Stick to the latter, short variable declaration. No need to use var unless you really need one.

Here we must use var because it is package level block.

var Problem Category = Category{
    Name:        "problems",
    Description: "Issues that make the product feel broken. High priority, especially if its present in production.",
    Color:       "#CC0033",
}

// or

var Problem = Categoty{ // <-- no type here
    Name:        "problems",
    Description: "Issues that make the product feel broken. High priority, especially if its present in production.",
    Color:       "#CC0033",
}

If we have multiple definitions we may use var as a block:

var (
    Problem = Category{
        Name:        "problems",
        Description: "Issues that make the product feel broken. High priority, especially if its present in production.",
        Color:       "#CC0033",
    }

    Platform = Category{
        Name:        "platform",
        Description: "If the repository covers multiple parts, this is how we designate where the issue lives. (i.e. iOS and Android for cross-platform tablet app).",
        Color:       "#A295D6",
    }
)

var blocks behave simulary to import, const, and type blocks. No need to repeat your self.

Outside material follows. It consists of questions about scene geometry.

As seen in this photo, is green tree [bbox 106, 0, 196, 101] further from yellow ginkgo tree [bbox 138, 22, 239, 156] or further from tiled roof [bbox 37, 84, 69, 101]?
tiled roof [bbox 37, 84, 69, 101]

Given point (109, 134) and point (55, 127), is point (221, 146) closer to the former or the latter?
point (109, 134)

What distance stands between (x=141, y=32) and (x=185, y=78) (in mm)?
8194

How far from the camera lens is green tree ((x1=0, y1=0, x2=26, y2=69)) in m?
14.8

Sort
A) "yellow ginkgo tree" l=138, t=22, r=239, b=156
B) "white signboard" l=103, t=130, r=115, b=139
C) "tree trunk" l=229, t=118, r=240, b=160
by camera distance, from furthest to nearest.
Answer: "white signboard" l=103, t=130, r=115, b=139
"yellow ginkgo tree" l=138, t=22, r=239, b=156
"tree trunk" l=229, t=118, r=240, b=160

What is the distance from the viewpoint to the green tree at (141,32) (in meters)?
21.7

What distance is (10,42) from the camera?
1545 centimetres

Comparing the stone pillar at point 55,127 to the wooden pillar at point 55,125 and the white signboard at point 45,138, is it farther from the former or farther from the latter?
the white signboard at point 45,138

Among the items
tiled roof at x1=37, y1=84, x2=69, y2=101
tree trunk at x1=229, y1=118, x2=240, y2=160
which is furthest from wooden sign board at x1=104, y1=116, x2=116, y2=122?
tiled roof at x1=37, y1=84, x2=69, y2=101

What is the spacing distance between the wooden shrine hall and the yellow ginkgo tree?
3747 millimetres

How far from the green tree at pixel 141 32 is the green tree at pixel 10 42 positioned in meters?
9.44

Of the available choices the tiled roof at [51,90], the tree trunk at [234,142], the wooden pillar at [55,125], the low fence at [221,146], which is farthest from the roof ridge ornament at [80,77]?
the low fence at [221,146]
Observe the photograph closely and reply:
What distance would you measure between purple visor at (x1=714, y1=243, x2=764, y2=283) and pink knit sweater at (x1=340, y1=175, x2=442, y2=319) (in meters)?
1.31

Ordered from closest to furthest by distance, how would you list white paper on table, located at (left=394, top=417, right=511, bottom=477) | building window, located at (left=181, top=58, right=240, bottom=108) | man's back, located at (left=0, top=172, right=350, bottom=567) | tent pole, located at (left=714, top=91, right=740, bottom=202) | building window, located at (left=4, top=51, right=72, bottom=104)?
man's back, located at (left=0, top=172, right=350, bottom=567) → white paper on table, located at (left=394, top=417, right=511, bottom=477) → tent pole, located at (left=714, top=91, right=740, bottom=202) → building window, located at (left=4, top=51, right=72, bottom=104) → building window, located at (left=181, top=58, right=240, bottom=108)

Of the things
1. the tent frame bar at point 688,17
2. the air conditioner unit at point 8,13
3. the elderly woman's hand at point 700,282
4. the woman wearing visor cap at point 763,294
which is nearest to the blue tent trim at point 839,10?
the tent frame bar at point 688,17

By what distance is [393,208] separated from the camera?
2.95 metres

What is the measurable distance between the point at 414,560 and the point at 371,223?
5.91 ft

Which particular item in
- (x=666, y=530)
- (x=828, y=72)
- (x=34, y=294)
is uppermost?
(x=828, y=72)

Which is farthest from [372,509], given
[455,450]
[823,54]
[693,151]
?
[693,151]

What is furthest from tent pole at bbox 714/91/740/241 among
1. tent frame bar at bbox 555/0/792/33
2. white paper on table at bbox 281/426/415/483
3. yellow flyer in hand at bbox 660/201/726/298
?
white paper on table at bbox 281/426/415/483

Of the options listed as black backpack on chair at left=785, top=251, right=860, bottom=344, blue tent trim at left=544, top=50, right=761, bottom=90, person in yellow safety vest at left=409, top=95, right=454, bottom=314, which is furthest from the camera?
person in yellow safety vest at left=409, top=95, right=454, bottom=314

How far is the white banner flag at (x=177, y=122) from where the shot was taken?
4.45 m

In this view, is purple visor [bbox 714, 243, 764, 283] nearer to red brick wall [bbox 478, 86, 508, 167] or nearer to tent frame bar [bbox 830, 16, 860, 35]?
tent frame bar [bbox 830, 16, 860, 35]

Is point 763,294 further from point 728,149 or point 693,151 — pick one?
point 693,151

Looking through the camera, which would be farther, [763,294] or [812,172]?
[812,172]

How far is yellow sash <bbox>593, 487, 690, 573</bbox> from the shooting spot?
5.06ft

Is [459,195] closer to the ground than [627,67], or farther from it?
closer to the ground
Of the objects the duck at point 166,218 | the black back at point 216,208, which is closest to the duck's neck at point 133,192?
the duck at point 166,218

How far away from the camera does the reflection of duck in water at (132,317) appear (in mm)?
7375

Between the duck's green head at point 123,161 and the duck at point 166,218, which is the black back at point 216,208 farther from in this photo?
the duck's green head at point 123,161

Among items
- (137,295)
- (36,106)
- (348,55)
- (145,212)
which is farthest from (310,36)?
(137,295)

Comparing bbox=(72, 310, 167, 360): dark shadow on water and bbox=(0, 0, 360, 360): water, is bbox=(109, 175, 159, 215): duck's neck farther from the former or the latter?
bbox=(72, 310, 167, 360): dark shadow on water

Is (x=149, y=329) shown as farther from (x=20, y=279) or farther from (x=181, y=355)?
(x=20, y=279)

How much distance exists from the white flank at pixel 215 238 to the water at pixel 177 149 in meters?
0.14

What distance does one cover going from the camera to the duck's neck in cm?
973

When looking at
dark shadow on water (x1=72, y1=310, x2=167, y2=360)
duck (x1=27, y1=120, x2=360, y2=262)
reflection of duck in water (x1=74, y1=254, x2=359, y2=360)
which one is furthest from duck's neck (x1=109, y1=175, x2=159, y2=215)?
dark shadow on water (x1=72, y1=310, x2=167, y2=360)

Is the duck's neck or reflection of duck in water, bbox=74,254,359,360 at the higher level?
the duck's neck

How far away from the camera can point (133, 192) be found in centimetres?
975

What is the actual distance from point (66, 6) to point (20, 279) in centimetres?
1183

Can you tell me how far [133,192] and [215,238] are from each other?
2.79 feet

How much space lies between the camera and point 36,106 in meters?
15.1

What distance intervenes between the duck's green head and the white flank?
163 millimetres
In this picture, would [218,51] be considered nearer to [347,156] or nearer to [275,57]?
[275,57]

init is not a good place to do an HTTP request. It will block all other code and main for rather long time until it succeeds or fails for reasons. Also it's important to handle possible networking errors which you've ignored with _.

It's nice that you've used streaming API instead of general Marshal/Unmarshal calls which may get very memory hungry.

Consider using os.Exit(1) or log.Fatal* functions to terminate process with non-zero return code. panic will do the thing as well.

Fields from struct Label doesn't follow Go naming conventions. If you need to handle different JSON names use field tags.